Suella Braverman, the UK Home Secretary, is facing allegations that she utilized “racist sentiments and discriminatory narratives” while in government.
Nine legal organizations have filed complaints with the Bar Standards Board, the body that oversees criminal barristers in England and Wales, about her rhetoric about illegal immigration to the UK and child sex offense allegations leveled at members of the British Pakistani community.
Braverman is a qualified criminal barrister but has not practised law since becoming an MP in 2015.
She remains subject to certain professional standards, including an expectation that barristers “conduct themselves in an appropriate manner.”
In a letter to the Bar Standards Board, the nine organizations — including the Society of Asian Lawyers, the Association of Muslim Lawyers and the Joint Council for the Welfare of Immigrants — accuse Braverman of racist language, specifically noting her suggestion earlier this year that many British Pakistani men “hold cultural values totally at odds with British values” in relation to allegations of widespread child sex offenses in some parts of the UK.
They also note her suggestion that 100 million asylum-seekers could enter the UK if tougher measures to reduce immigration and police the country’s borders are not imposed, adding that they would bring “heightened levels of criminality” and referring to people arriving on Britain’s south coast as an “invasion.”
The letter says Braverman has broken three specific standards that could erode trust in the profession, undermine the public’s perception of its integrity, and breach instructions on discrimination.
“It is crucial that members of the legal profession uphold the highest standards of integrity, impartiality, and professionalism. Ms Braverman’s comments are a clear violation of these standards and should not go unchallenged,” the letter states.
“These comments are not only highly inaccurate and offensive, but they also perpetuate harmful stereotypes and contribute to a climate of hate and prejudice.
“As a member of the legal profession, Ms Braverman should be held to a high standard of professionalism and ethical conduct.
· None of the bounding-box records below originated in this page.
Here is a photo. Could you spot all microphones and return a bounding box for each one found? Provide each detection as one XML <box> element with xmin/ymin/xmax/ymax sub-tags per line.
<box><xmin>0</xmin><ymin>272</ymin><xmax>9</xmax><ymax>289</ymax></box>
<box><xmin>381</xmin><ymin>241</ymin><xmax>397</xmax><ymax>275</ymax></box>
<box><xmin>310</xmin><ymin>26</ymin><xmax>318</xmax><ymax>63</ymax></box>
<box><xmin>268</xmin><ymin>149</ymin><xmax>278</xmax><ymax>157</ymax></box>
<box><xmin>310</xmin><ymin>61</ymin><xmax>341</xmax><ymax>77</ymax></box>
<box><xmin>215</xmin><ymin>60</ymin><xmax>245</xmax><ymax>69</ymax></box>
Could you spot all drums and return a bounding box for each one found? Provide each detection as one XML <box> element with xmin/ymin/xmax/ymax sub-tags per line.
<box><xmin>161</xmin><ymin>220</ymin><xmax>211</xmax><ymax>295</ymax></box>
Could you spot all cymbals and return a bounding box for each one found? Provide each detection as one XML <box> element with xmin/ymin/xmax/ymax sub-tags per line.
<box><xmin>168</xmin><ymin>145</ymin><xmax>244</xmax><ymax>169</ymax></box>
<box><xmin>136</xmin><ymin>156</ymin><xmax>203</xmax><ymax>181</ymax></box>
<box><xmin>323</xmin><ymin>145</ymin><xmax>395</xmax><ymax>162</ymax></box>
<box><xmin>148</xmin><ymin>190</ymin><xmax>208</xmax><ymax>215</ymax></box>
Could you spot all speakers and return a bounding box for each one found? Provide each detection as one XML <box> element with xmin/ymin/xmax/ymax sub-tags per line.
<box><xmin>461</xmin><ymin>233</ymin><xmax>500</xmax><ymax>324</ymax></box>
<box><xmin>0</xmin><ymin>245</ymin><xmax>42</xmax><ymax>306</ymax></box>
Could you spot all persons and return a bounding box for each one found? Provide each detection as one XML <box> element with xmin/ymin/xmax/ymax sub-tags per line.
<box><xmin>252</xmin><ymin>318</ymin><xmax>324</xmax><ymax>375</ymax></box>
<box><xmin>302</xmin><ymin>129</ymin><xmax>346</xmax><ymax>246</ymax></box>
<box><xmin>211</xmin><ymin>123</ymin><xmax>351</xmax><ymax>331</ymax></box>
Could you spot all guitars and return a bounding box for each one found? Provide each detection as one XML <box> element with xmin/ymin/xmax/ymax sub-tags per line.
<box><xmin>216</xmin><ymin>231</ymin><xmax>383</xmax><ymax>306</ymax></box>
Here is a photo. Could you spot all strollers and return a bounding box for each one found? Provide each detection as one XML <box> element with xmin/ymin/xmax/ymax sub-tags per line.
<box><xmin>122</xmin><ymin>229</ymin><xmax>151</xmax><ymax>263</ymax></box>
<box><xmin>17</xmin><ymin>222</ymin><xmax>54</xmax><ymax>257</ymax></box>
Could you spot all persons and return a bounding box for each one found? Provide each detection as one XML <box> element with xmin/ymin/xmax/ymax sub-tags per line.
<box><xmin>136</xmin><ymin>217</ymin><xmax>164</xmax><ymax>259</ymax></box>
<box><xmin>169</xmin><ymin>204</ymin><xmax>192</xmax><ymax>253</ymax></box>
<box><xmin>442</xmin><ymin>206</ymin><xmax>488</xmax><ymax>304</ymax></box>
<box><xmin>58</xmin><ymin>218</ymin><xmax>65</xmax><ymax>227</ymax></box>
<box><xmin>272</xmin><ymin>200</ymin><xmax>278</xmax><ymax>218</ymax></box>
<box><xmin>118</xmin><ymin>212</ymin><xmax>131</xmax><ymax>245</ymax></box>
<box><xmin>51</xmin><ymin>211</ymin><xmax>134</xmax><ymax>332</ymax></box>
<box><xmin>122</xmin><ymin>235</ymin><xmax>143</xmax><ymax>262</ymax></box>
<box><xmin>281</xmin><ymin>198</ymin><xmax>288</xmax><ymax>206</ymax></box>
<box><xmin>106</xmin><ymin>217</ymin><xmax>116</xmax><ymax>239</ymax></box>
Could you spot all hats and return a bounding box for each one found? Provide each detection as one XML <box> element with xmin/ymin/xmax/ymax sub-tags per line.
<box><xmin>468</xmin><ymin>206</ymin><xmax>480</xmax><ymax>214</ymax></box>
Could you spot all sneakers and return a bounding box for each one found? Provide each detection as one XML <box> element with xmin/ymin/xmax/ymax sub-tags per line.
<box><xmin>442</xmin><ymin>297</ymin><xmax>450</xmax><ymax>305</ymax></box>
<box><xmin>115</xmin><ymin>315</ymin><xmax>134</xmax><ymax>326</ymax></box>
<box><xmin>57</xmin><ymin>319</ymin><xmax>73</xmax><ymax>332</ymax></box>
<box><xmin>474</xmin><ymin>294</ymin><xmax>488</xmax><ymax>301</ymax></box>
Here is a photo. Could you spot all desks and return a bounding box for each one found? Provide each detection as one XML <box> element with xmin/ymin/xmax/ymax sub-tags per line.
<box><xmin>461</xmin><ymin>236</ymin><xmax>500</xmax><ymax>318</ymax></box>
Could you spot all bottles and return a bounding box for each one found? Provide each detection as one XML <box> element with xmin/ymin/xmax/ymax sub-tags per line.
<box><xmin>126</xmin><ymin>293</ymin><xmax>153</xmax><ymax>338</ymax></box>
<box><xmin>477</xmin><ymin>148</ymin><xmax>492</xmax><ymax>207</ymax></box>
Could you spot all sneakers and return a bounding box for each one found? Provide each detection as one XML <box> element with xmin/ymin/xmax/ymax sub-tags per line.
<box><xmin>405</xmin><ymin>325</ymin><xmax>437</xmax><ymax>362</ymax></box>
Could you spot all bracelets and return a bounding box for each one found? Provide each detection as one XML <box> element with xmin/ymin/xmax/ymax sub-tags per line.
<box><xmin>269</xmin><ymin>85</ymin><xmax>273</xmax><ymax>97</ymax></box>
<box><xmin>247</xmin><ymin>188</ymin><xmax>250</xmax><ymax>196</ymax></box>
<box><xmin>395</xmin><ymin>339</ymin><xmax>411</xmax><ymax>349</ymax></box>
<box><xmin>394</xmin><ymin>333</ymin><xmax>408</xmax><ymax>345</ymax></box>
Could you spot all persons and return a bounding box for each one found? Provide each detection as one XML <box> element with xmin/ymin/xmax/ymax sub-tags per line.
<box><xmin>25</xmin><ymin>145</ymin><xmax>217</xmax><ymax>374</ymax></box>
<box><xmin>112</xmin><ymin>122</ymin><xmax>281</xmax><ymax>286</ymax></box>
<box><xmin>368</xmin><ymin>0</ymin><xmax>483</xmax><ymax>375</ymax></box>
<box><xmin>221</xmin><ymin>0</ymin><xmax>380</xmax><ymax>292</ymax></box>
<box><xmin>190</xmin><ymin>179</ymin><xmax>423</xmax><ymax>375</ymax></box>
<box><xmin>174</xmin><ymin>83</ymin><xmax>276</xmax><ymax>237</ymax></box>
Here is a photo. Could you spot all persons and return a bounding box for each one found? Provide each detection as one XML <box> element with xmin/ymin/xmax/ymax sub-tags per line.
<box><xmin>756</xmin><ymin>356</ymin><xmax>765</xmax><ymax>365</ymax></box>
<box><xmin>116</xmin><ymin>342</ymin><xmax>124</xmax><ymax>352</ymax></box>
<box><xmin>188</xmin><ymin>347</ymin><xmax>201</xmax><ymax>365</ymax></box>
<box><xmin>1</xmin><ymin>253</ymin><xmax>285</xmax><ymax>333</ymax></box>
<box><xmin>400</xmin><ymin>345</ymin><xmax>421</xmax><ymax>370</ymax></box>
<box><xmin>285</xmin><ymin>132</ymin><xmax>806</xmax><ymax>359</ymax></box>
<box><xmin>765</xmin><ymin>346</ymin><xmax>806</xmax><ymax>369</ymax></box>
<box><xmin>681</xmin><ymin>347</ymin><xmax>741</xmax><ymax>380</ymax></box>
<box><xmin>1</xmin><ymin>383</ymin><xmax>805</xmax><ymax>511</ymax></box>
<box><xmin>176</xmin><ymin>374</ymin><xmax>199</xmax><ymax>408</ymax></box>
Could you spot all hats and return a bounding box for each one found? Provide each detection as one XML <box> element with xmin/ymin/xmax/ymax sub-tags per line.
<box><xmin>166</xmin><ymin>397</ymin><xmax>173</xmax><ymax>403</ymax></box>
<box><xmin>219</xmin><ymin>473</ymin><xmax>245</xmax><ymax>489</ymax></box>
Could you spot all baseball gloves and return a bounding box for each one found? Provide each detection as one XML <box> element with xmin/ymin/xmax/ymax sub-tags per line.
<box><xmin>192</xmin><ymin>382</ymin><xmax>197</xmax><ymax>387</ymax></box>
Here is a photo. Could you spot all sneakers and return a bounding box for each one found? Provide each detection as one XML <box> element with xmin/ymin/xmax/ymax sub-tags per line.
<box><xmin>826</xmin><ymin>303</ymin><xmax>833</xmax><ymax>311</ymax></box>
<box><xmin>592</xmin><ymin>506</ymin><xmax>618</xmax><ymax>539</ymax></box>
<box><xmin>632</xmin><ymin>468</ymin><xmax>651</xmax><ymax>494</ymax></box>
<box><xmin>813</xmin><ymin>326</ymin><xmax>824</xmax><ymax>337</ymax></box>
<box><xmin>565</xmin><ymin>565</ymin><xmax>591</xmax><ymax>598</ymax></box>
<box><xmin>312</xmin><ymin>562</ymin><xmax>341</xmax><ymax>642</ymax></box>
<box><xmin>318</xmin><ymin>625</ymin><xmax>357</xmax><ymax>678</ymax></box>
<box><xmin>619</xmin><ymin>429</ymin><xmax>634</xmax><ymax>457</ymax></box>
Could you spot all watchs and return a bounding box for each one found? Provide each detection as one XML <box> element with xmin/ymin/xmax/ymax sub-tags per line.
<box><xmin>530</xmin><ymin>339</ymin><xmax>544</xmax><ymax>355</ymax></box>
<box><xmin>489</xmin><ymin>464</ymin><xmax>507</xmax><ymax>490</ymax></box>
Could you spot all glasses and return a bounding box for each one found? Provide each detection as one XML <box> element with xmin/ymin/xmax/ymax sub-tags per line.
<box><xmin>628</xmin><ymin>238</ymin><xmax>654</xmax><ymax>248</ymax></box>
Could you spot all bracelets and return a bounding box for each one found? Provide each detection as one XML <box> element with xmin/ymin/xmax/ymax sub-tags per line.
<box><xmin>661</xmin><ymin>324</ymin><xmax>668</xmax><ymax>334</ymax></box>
Her statements not only undermine the integrity of the legal profession, but they also have the potential to damage the reputation of the UK as a tolerant and inclusive society.”
The letter adds: “It is our view that Ms Braverman’s comments incite violence against the British Pakistani and Muslim community as well as refugee communities, fuelling racist sentiments and discriminatory narratives.”
The subject of child sex offenses committed by members of the British Pakistani community in the UK has generated significant political debate in recent months, with the letter’s signatories referring to a 2020 Home Office report that suggested there was insufficient evidence to assess the role played by British Pakistani men, but which added that the majority of sex offenders in the country were white.
Conservative MP and Home Office spokesman Rehman Chisti told The Observer: “As the home secretary has said, the vast majority of British Pakistanis are law-abiding, upstanding citizens, but independent reviews were unequivocal that, in towns like Rochdale, Rotherham and Telford, cultural sensitivities have meant thousands of young girls were abused under the noses of councils and police.”
The University of Oxford’s Migration Observatory says it is unaware of official statistics suggesting that migrants are disproportionately responsible for criminality in the UK.
“There is little evidence that migrants are any more or less likely to commit crimes than any other members of the population,” it said.